7 Il dit à Juda: « Bâtissons ces villes, entourons-les de murs, de tours, de portes et de serrures; le pays est encore ouvert devant nous; car nous avons recherché Yahweh, notre Dieu; nous l’avons recherché, et il nous a donné du repos de tous cotés. » Ils bâtirent donc et réussirent.
Want hij zeide tot Juda: Laat ons deze steden bouwen, en muren daarom trekken, en torens, deuren en grendelen, terwijl het land nog is voor ons aangezicht; want wij hebben den HEERE, onzen God, gezocht, wij hebben Hem gezocht, en Hij heeft ons rondom henen rust gegeven. Zo bouwden zij en hadden voorspoed.
8 Asa avait une armée de trois cent mille hommes de Juda, portant le bouclier et la lance, et de deux cent quatre-vingt mille de Benjamin, portant le bouclier et tirant de l’arc, tous vaillants hommes.
Asa nu had een heir van driehonderd duizend uit Juda, rondas en spies dragende, en tweehonderd en tachtig duizend uit Benjamin, het schild dragende en den boog spannende; al dezen waren kloeke helden.
9 Zara, l’éthiopien, sortit contre eux avec une armée d’un million d’hommes et trois cents chars, et il s’avança jusqu’à Marésa.
En Zerah, de Moor, kwam tegen hen uit, met een heir van duizend maal duizend, en driehonderd wagenen; en hij kwam tot Maresa toe.
10 Asa sortit contre lui, et ils se rangèrent en bataille dans la vallée de Séphata, près de Marésa.
Toen toog Asa tegen hem uit; en zij stelden de slagorde in het dal Zefatha bij Maresa.
11 Asa cria vers Yahweh, son Dieu, et dit: « Yahweh, vous pouvez secourir celui qui est faible aussi facilement que celui qui est fort; secourez-nous, Yahweh, notre Dieu! Car c’est sur vous que nous nous appuyons, et c’est en votre nom que nous sommes venus contre cette multitude. Yahweh, vous êtes notre Dieu: qu’un homme ne l’emporte pas contre vous! »
En Asa riep tot den HEERE, zijn God, en zeide: HEERE, het is niets bij U, te helpen hetzij den machtige, hetzij den krachteloze; help ons, o HEERE, onze God! Want wij steunen op U, en in Uw Naam zijn wij gekomen tegen deze menigte; o HEERE! Gij zijt onze God; laat den sterfelijken mens tegen U niets vermogen.
12 Yahweh frappa les Ethiopiens devant Asa et devant Juda, et les Ethiopiens prirent la fuite.
En de HEERE plaagde de Moren voor Asa en voor Juda; en de Moren vloden.

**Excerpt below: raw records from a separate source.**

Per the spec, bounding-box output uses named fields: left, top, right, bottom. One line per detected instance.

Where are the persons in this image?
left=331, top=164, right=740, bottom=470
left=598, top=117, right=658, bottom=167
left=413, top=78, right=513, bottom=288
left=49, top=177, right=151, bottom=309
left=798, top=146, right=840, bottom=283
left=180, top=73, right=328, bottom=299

13 Asa et le peuple qui était avec lui les poursuivirent jusqu’à Guérar, et il tomba un si grand nombre d’Ethiopiens, qu’il n’y eut plus pour eux espoir de rétablissement, car ils furent brisés devant Yahweh et devant son camp. Asa et son peuple firent un très grand butin;
Asa nu en het volk, dat met hem was, jaagden hen na tot Gerar toe; en zo velen vielen er van de Moren, dat er voor hen geen hervatting was; want zij waren verbroken voor den HEERE en voor Zijn leger; en zij droegen zeer veel roofs daarvan.
14 ils frappèrent toutes les villes autour de Guérar, car la terreur de Yahweh était sur elles; ils pillèrent toutes les villes, car il s’y trouvait un grand butin.
En zij sloegen alle steden rondom Gerar; want de verschrikking des HEEREN was over hen; en zij beroofden al de steden, omdat veel roofs in dezelve was.
15 Ils frappèrent aussi les tentes des troupeaux, et ils capturèrent un grand nombre de brebis et des chameaux; et ils s’en revinrent à Jérusalem.
En zij sloegen ook de tenten van het vee, en voerden weg schapen in menigte, en kemelen; en kwamen weder te Jeruzalem.